[Start of section]
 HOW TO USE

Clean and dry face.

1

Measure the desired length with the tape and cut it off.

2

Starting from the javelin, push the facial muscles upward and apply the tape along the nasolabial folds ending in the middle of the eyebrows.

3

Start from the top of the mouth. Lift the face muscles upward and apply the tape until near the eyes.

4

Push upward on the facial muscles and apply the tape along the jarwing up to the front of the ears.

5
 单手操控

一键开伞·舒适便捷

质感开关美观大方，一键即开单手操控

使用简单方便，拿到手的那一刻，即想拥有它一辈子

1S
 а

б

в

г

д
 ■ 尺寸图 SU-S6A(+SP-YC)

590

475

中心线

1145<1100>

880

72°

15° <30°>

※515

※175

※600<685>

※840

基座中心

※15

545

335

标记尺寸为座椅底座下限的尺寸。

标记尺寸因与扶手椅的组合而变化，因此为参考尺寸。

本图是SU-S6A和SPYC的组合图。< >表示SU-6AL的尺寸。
[End of section]
[Start of section]
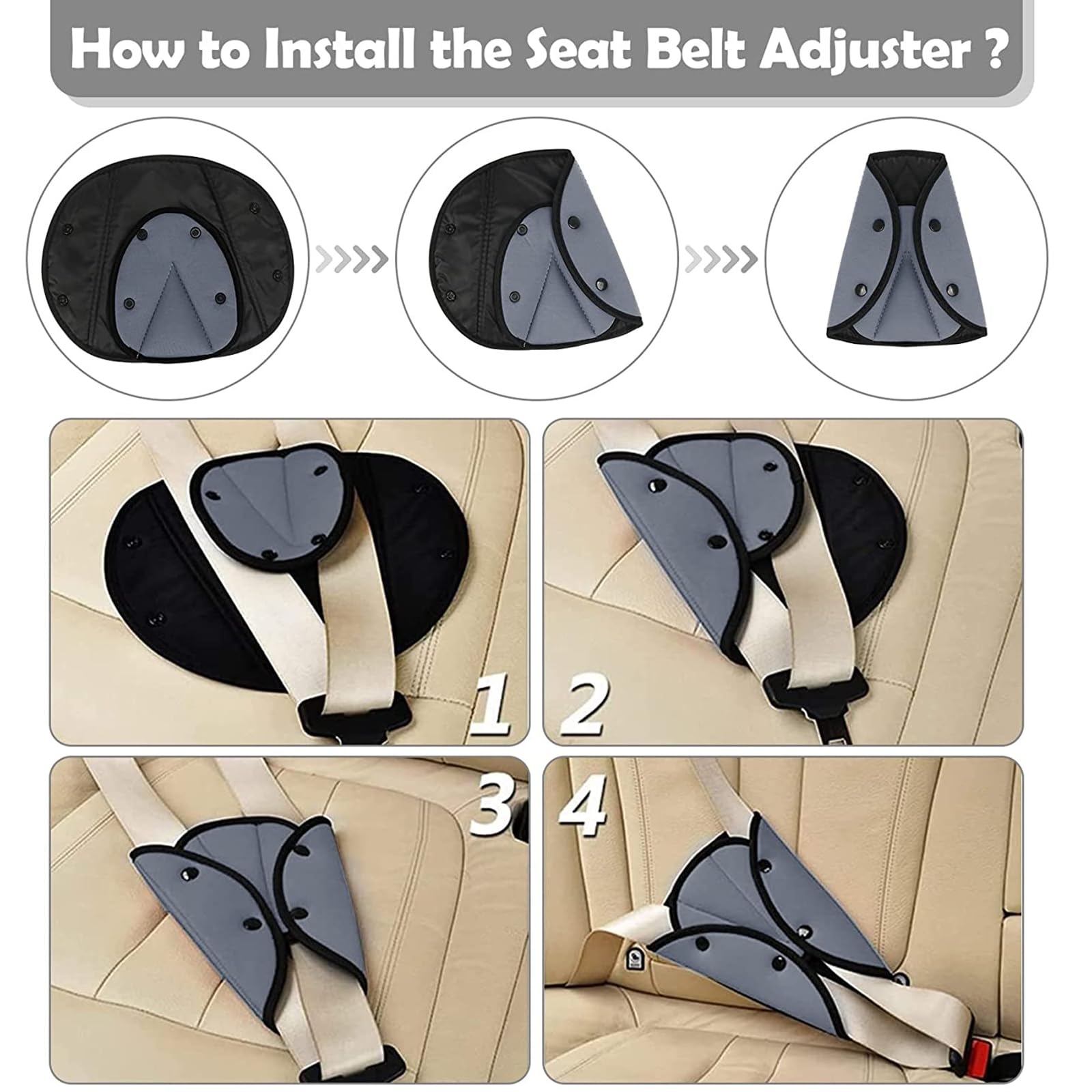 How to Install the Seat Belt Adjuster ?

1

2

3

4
[End of section]
§ WORK REQUIRED: Go through the entries and filter for lines holding the word "facial"; copy each match.

§ RESPONSE BOX:
Starting from the javelin, push the facial muscles upward and apply the tape along the nasolabial folds ending in the middle of the eyebrows.
Push upward on the facial muscles and apply the tape along the jarwing up to the front of the ears.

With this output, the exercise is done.